For the first time in 20 years, a challenger is actually standing. Riquelme, a renewables tycoon with no football background but apparently years of frustration, officially launched his bid on Wednesday with a proposal that's less about signing the next Mbappé and more about giving 100,000 members a reason to feel like they own the place again.

The Members' City plan

The centrepiece of his pitch is something called "La Ciudad del Socio" — The Members' City — a planned transformation of the club's Valdebebas training complex into a social campus featuring a hotel, swimming pools, a gym, padel and tennis courts, basketball courts, and football pitches. There would also be a 15,000-capacity arena for the basketball team that doubles as a concert venue.

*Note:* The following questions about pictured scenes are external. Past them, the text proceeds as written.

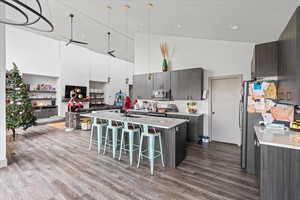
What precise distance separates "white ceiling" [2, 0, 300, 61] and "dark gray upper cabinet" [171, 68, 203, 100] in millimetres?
1193

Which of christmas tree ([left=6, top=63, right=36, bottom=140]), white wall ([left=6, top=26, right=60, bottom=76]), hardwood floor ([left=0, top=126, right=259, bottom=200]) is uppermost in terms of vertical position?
white wall ([left=6, top=26, right=60, bottom=76])

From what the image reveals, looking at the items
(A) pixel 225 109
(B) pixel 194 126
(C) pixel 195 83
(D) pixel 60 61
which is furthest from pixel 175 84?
(D) pixel 60 61

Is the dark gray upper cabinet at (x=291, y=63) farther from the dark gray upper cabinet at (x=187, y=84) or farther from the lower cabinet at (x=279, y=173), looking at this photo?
the dark gray upper cabinet at (x=187, y=84)

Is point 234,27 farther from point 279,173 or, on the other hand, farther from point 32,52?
point 32,52

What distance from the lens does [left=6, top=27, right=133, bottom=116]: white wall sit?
7.06m

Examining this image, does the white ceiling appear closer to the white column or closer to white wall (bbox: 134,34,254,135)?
white wall (bbox: 134,34,254,135)

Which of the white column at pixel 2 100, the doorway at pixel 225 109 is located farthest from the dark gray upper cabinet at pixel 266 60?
the white column at pixel 2 100

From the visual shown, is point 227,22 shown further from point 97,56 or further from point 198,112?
point 97,56

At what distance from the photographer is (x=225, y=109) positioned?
177 inches

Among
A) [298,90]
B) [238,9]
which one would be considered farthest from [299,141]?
[238,9]

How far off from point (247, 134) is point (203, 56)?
9.47 feet

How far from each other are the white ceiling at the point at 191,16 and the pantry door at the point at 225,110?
1.33 meters

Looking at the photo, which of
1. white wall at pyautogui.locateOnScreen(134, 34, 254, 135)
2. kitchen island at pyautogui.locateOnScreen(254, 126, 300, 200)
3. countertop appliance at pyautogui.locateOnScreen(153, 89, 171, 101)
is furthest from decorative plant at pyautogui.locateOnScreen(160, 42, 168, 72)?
kitchen island at pyautogui.locateOnScreen(254, 126, 300, 200)

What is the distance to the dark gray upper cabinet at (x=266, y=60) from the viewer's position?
7.70ft
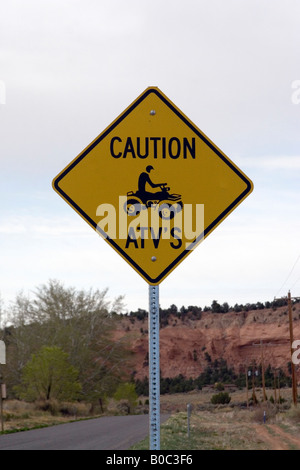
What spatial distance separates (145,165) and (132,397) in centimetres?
5584

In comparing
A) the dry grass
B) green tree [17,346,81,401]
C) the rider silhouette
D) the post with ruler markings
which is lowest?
the dry grass

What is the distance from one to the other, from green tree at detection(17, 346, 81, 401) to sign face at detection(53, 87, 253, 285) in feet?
143

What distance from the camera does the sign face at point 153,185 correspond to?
4160 mm

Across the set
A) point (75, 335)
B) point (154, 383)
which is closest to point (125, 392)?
point (75, 335)

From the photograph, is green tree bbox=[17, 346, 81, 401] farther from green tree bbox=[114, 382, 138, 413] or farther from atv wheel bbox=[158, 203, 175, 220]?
atv wheel bbox=[158, 203, 175, 220]

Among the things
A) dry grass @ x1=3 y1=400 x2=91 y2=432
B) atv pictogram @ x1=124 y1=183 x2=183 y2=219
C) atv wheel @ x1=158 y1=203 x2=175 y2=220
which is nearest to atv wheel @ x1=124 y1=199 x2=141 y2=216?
atv pictogram @ x1=124 y1=183 x2=183 y2=219

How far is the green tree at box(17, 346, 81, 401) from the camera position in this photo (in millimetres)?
46844

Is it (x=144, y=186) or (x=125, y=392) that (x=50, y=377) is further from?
(x=144, y=186)

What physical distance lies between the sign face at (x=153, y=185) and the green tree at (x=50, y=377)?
143 ft

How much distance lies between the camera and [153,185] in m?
4.18

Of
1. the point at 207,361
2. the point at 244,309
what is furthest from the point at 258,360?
the point at 244,309

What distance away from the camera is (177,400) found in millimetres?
83750

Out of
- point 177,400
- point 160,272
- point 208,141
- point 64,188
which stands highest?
point 208,141
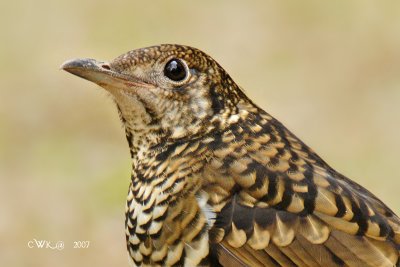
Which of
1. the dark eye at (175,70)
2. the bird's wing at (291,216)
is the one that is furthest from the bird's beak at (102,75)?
the bird's wing at (291,216)

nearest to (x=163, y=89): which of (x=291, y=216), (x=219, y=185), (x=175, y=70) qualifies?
(x=175, y=70)

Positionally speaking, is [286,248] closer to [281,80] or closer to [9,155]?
[9,155]

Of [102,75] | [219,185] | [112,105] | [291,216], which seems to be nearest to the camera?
[291,216]

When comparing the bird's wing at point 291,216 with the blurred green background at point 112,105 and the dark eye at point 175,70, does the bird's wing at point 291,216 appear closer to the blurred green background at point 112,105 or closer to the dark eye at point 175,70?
the dark eye at point 175,70

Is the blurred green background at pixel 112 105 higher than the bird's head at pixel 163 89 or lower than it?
lower

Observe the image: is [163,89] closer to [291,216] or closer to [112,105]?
[291,216]

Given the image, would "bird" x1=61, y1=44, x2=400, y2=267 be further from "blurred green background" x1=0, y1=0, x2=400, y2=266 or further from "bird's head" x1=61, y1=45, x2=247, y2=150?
"blurred green background" x1=0, y1=0, x2=400, y2=266

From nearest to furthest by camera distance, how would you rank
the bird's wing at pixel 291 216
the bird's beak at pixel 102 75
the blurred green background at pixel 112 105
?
the bird's wing at pixel 291 216 < the bird's beak at pixel 102 75 < the blurred green background at pixel 112 105

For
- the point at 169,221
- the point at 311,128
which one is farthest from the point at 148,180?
the point at 311,128
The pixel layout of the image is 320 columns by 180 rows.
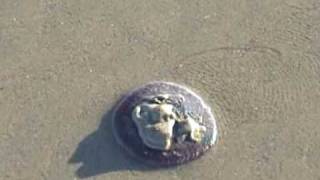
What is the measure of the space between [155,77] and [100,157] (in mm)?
477

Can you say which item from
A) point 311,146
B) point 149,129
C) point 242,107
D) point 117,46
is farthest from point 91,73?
point 311,146

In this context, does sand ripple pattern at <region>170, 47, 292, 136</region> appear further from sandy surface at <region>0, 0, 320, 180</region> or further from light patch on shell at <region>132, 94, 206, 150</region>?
light patch on shell at <region>132, 94, 206, 150</region>

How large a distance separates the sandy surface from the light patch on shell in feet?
0.38

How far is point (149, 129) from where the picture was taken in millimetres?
3270

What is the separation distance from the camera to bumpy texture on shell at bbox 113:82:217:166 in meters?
3.29

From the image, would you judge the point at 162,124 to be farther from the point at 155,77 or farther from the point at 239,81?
the point at 239,81

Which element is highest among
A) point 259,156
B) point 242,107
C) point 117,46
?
point 117,46

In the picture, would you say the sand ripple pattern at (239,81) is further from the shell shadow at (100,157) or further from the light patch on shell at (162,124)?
the shell shadow at (100,157)

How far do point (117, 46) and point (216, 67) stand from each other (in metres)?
0.49

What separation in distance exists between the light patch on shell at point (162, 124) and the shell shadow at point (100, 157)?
4.8 inches

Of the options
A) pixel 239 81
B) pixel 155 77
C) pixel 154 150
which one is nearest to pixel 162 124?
pixel 154 150

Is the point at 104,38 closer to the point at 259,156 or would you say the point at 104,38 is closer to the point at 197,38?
the point at 197,38

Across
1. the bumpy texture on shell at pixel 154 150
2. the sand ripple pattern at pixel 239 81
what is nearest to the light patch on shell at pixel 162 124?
the bumpy texture on shell at pixel 154 150

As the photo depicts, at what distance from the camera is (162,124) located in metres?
3.27
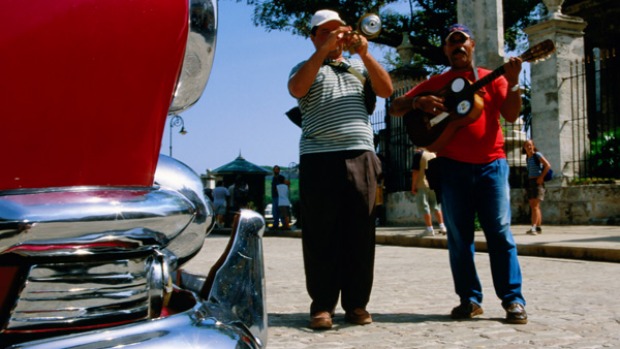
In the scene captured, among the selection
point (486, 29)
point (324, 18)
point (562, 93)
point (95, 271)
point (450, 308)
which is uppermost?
point (486, 29)

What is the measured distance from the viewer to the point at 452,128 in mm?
3750

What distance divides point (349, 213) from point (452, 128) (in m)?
0.78

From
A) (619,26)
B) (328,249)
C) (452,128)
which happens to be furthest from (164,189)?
(619,26)

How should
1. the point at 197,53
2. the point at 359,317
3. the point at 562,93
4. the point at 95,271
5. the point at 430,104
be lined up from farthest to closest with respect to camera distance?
the point at 562,93 → the point at 430,104 → the point at 359,317 → the point at 197,53 → the point at 95,271

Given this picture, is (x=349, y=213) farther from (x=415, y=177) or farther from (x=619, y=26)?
(x=619, y=26)

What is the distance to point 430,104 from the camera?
381 cm

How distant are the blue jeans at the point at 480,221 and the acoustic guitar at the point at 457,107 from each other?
15cm

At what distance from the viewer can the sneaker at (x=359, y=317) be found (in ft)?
11.5

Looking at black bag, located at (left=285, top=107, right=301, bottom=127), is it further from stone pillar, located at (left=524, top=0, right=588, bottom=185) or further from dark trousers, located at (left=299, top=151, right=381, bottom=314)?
stone pillar, located at (left=524, top=0, right=588, bottom=185)

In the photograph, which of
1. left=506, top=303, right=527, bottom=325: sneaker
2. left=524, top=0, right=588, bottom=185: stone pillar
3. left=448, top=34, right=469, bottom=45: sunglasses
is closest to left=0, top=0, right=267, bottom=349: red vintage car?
left=506, top=303, right=527, bottom=325: sneaker

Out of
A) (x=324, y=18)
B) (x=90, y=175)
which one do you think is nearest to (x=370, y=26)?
(x=324, y=18)

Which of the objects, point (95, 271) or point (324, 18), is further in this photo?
point (324, 18)

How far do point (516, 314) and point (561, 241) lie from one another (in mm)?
5326

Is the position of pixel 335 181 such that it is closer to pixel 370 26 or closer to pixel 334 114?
pixel 334 114
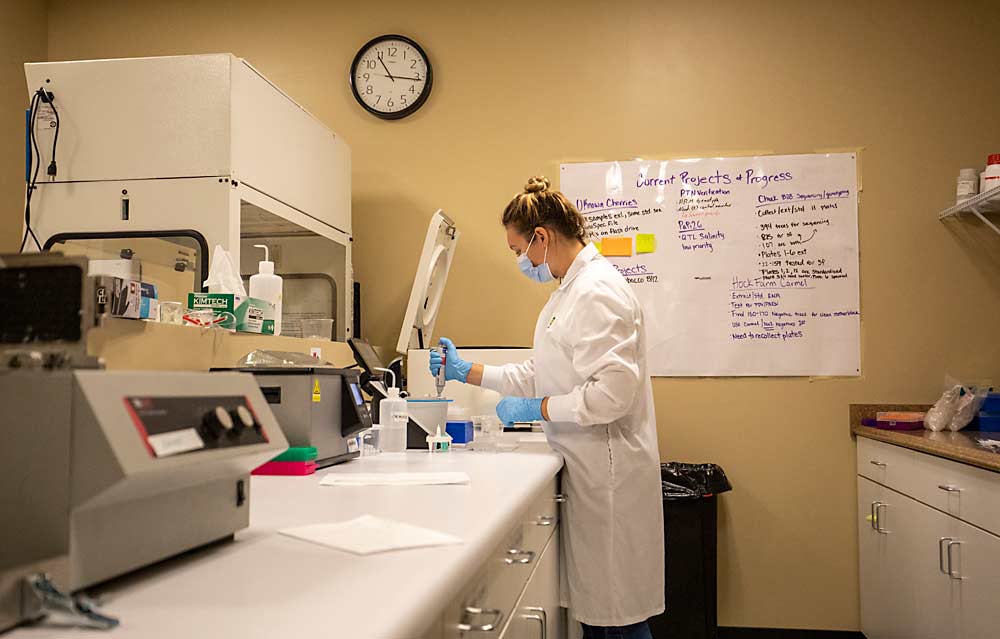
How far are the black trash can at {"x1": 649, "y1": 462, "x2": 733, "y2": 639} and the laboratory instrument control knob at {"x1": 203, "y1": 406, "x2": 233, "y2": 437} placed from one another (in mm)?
2356

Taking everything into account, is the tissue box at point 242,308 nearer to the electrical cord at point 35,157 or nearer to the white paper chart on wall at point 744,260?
the electrical cord at point 35,157

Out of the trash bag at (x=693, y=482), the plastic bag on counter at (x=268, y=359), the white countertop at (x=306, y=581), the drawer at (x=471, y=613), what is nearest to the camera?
the white countertop at (x=306, y=581)

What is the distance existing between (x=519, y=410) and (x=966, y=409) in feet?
5.49

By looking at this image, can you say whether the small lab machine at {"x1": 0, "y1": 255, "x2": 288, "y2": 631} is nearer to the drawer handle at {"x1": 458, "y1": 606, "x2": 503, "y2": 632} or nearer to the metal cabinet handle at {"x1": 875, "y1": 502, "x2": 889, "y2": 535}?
the drawer handle at {"x1": 458, "y1": 606, "x2": 503, "y2": 632}

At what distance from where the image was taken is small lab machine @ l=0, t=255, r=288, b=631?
2.32ft

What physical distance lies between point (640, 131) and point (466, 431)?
5.50ft

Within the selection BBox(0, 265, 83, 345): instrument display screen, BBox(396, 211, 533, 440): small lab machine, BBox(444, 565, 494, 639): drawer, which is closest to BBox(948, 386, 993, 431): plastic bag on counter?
BBox(396, 211, 533, 440): small lab machine

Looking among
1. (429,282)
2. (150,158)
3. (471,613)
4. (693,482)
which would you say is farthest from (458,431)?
(471,613)

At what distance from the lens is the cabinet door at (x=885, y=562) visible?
2.65 meters

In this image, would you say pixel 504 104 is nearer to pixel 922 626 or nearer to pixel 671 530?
pixel 671 530

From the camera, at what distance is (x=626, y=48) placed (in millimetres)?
3482

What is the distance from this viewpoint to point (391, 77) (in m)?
3.58

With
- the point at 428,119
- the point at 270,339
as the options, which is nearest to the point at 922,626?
the point at 270,339

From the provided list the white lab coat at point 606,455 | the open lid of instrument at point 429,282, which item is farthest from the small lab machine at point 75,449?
the open lid of instrument at point 429,282
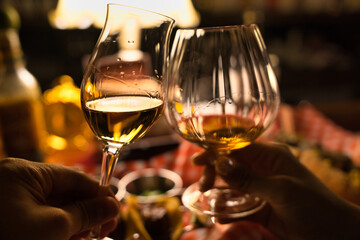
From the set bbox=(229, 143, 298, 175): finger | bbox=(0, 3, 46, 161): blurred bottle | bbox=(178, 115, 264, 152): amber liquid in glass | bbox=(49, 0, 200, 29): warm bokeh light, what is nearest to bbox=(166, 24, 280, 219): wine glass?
bbox=(178, 115, 264, 152): amber liquid in glass

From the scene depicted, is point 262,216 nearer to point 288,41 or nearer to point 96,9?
point 96,9

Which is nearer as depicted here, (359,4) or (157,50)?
(157,50)

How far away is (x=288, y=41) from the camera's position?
360 centimetres

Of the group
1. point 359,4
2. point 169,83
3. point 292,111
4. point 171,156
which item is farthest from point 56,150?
point 359,4

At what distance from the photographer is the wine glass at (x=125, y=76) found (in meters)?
0.57

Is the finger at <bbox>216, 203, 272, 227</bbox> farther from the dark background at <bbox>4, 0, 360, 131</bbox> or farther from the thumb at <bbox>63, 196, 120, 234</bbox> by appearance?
the dark background at <bbox>4, 0, 360, 131</bbox>

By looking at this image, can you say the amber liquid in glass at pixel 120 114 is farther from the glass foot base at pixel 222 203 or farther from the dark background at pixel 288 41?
the dark background at pixel 288 41

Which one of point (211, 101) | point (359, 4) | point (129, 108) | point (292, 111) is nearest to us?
point (129, 108)

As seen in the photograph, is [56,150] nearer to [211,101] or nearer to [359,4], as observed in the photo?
[211,101]

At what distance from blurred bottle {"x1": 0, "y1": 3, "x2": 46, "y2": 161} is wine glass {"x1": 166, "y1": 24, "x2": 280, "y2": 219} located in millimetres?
610

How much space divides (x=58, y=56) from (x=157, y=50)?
303cm

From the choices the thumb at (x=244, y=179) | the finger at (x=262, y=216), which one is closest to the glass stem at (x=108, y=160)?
the thumb at (x=244, y=179)

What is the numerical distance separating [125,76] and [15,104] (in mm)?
672

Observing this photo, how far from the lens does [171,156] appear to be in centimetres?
135
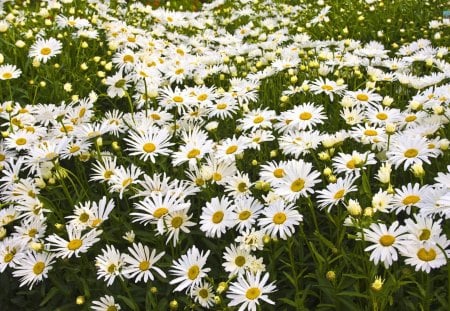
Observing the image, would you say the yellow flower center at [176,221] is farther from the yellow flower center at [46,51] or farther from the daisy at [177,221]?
the yellow flower center at [46,51]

He also pledged to cut membership fees by 50% and open 10,000 season tickets through a lottery, bypassing the years-long waiting list that currently locks most members out of the Bernabéu on a regular basis.

He did not, however, say what any of this would cost or where the money comes from. That's a fairly significant gap in a manifesto promising infrastructure on this scale.

The real fight: Perez's investor plan

Where Riquelme gets sharper is on Perez's November proposal to create a subsidiary that would let outside investors buy roughly a 5% stake in the club. Riquelme "vehemently rejects" it and accuses Perez of attempting to "privatise" Real Madrid. The proposal hasn't moved forward yet — it would require member approval at an extraordinary general meeting — but it's clearly the ideological fault line this election will be fought on.

The ownership question matters beyond Madrid. Clubs across Europe are wrestling with the same tension between commercial scale and member identity. Perez has spent two decades building a commercial empire; Riquelme is betting there's a constituency inside that 100,000-strong membership that misses feeling like they matter.

Whether that constituency is large enough to actually win an election is another thing entirely. Perez has been the dominant force in Spanish football governance for a generation, and institutional inertia is a powerful force. Riquelme has been working on this project since 2021, he says — but voters will be asking whether ambition and a nice stadium campus are enough to run the world's most valuable football club.

"Real Madrid is a global club, but it belongs to its members," Riquelme said. Perez would probably say the same thing. The difference is what they'd each do with that sentence next.